AEG Live's Eleventh-Hour Surge to Promote Rolling Stones in U.S.

AEG Live could add as much as $100 million in gross revenue in 2013 after being confirmed as the North America promoter on the Rolling Stones' 50 and Counting tour in a last-minute deal reached just four days after the promoter's parent company AEG was pulled off the market by owner Philip Anschutz. According to a source familiar with the deal, the Stones' camp reached out to AEG Live with financial terms on March 18, and Anschutz quickly approved a deal that day worth nearly $80 million in cash and a letter of credit. In an extremely rare turn of events for a band known for strategic planning, the Stones had a new promoter less than two months before the tour would begin. AEG Live's Concerts West division, steered by co-presidents Paul Gongaware and John Meglen, will oversee 50 and Counting in North America.

It was always highly doubtful the Stones would reconvene for a mere five dates commemorating their 50th anniversary (two shows each in London and Newark, N.J., and a Brooklyn play).
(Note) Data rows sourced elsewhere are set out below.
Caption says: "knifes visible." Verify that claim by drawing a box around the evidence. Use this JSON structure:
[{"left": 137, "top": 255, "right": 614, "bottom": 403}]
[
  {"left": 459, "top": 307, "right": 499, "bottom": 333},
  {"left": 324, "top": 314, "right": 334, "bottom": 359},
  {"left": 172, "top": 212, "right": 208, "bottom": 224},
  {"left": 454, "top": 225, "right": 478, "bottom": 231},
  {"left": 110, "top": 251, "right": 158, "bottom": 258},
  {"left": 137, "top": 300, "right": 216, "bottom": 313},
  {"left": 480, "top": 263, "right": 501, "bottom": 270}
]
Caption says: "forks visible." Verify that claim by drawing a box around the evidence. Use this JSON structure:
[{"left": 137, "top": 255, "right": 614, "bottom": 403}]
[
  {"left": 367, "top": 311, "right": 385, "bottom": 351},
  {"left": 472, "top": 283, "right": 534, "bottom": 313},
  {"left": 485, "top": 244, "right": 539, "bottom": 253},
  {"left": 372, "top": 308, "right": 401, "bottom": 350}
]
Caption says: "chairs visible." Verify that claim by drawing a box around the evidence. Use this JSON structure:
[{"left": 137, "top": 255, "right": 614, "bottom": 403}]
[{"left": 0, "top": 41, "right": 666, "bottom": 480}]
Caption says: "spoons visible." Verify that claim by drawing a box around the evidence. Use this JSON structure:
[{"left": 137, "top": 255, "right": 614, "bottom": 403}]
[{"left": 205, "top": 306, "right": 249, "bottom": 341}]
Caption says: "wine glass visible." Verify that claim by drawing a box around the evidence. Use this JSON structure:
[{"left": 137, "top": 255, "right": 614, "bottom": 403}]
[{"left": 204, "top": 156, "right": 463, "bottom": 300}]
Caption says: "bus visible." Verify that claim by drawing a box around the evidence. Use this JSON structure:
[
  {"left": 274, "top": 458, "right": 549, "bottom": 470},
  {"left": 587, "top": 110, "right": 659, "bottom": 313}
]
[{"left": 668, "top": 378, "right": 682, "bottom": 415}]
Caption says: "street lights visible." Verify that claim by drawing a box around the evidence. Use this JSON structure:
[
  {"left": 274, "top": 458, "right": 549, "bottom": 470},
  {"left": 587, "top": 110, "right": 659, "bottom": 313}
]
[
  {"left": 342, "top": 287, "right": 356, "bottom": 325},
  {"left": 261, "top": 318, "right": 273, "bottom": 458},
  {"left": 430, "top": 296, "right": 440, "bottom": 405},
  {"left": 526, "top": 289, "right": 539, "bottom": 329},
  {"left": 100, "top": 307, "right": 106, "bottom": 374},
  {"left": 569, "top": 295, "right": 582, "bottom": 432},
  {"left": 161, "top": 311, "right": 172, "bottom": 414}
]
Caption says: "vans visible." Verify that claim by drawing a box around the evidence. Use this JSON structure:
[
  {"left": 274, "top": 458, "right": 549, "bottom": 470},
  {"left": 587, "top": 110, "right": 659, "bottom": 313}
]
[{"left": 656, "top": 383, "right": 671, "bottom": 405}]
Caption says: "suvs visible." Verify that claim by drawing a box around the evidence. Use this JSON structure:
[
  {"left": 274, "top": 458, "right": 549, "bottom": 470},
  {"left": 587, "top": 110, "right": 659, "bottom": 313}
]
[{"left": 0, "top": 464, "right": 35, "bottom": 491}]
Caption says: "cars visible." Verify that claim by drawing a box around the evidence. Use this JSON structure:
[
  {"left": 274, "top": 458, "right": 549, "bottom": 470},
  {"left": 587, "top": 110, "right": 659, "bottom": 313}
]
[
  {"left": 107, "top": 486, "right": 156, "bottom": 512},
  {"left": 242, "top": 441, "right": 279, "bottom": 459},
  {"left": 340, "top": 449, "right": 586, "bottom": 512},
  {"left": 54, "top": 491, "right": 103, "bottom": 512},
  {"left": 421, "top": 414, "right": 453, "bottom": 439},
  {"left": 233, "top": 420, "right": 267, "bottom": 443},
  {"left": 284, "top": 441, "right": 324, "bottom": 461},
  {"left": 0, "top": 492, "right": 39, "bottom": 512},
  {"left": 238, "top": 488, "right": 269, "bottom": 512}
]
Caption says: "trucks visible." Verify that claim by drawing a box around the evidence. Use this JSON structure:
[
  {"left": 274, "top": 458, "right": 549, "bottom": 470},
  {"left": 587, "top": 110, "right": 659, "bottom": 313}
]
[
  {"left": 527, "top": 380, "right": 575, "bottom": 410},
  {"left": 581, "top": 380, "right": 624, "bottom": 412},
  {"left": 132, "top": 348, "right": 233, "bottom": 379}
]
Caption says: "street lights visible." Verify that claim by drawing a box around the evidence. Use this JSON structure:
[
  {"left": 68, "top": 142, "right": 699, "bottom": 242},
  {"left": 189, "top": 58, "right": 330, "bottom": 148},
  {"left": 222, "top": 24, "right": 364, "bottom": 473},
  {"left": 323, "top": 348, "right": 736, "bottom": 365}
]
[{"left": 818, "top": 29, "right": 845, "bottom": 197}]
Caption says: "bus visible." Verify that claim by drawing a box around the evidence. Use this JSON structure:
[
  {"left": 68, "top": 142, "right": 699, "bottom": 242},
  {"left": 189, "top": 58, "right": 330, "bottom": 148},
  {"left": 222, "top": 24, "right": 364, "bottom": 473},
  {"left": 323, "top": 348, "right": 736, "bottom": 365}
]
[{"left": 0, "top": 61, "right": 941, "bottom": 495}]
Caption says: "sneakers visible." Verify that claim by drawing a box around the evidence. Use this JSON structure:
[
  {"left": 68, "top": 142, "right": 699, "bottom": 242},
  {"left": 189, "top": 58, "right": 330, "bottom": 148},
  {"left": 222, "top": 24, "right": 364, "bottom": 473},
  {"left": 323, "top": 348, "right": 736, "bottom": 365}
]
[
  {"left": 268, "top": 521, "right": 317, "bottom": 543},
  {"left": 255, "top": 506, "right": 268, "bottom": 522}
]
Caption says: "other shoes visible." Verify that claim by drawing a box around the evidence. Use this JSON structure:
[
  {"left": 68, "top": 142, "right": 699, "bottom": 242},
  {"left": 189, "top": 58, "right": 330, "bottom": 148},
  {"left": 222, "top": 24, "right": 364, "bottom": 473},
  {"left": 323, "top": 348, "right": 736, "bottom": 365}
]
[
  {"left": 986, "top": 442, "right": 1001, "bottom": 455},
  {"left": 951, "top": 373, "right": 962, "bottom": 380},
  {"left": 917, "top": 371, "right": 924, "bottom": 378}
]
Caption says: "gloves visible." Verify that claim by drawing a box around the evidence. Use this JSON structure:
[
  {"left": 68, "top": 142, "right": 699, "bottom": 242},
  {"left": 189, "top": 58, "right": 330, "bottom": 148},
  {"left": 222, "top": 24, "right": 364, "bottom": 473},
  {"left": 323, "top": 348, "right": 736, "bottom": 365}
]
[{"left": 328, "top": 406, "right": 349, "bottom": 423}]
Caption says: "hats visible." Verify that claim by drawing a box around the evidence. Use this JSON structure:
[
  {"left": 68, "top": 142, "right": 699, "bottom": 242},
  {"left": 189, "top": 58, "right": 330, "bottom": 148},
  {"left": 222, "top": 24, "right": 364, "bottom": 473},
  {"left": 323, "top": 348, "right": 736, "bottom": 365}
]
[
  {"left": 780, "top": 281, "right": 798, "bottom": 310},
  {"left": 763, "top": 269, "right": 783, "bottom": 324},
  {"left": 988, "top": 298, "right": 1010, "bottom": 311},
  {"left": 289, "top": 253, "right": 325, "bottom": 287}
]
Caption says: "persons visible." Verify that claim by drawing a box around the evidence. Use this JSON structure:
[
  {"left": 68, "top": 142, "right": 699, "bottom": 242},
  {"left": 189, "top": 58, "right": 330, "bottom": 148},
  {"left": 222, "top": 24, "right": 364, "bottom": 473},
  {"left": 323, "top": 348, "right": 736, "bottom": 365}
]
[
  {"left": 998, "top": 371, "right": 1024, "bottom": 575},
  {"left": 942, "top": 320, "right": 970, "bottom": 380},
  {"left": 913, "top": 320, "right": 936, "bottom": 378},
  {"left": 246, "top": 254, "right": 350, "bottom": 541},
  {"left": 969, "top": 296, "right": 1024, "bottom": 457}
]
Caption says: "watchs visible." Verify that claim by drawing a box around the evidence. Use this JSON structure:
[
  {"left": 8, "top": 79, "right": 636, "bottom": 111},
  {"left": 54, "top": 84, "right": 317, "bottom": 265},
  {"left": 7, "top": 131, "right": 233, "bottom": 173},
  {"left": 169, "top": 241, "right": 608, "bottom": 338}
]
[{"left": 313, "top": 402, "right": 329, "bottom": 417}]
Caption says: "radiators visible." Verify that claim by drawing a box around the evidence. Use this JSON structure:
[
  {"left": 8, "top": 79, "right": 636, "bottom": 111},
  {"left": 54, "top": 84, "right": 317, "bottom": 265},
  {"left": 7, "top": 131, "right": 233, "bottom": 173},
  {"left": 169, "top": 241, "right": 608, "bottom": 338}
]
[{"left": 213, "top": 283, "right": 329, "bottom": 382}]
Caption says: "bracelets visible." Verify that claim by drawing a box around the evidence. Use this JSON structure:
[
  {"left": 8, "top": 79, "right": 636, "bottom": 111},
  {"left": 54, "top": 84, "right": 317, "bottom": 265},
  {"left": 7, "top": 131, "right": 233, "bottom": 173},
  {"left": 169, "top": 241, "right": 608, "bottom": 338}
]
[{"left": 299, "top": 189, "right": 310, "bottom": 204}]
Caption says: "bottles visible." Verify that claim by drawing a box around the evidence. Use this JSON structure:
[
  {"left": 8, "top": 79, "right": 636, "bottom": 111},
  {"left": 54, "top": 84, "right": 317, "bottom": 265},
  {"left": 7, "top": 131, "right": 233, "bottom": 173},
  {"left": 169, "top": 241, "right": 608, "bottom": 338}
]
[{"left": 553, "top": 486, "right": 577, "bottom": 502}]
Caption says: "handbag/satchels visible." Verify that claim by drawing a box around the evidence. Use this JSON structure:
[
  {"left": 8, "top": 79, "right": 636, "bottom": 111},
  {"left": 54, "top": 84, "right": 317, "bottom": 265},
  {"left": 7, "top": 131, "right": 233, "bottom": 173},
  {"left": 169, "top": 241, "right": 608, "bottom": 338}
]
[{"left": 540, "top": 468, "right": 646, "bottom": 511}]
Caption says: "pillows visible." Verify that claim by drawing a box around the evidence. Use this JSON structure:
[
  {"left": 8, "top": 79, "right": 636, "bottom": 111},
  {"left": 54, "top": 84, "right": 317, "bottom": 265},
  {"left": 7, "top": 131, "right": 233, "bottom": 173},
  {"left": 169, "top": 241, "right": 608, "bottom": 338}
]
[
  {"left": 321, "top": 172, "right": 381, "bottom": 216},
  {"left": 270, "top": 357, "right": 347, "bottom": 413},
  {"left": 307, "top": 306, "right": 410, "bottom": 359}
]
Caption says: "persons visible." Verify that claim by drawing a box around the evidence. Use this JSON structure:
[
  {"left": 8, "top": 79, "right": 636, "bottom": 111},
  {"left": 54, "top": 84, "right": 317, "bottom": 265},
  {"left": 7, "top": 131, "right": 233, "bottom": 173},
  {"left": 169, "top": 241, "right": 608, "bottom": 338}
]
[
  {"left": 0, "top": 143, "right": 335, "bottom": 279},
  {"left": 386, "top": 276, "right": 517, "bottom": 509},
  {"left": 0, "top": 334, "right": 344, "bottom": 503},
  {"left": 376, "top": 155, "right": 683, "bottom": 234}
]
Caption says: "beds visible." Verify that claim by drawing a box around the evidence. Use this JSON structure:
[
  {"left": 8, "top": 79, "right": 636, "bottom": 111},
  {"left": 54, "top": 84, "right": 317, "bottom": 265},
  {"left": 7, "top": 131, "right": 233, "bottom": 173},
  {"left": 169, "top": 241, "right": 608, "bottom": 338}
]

If the pay-per-view from the second Newark show (Dec. 15) did less-than-spectacular business, as industry chatter indicated, at the very least the Stones' onstage vigor and still-powerful swagger that night served as a compelling infomercial for more shows.

The PPV was a key element of the Stones' deal with the 50th-anniversary show promoters Paul Dainty and Virgin Music. In a fierce bidding war with AEG, Live Nation and former Stones producer Michael Cohl, Dainty and Virgin won out with an estimated $25 million bid to present the anniversary concerts. That deal ended with those five shows, but still gave Dainty and Virgin a leg up in negotiating future dates. For quite a while it seemed like Dainty and Virgin would promote the North American tour, as sources told Billboard in early March that a deal in principle had been reached.

But, despite financial backing from several U.S. independent promoters, Dainty was apparently unable to deliver a deal palatable to the band. And while Dainty had an inside track for the predetermined 18 shows in North America, AEG had already struck a deal to promote the Stones' Hyde Park shows in London in July, and had been a highly motivated bidder to work with the Stones dating back to well before the December dates. As Dainty's deal faltered in the ides of March, AEG had distractions of its own: On March 14, AEG announced it was coming off the block, CEO Tim Leiweke would step down, owner Anschutz would become more involved, Dan Beckerman would be CEO and London-based U.K./European president Jay Marciano would move to Los Angeles as COO.

Suddenly AEG, the world's second-largest promoter, was very much back in the running to work with the Stones.

The December sellouts grossed $38.7 million, according to Billboard Boxscore. While that would seem like a healthy profit on a $25 million guarantee, margins on Stones' shows are especially tight, given the huge production values and other show costs. So while AEG won the battle for the Stones, winning the war comes in making 50 and Counting profitable-no walk in the park considering average ticket prices this time out will be lower.

The tour will begin in early May on the West Coast, with announced markets including Los Angeles, Las Vegas and Toronto. AEG Live CEO Randy Phillips doesn't rule out other cities making the route. "Maybe in one market we want to do two shows and not a third," he says, "and in such case we might look at another market."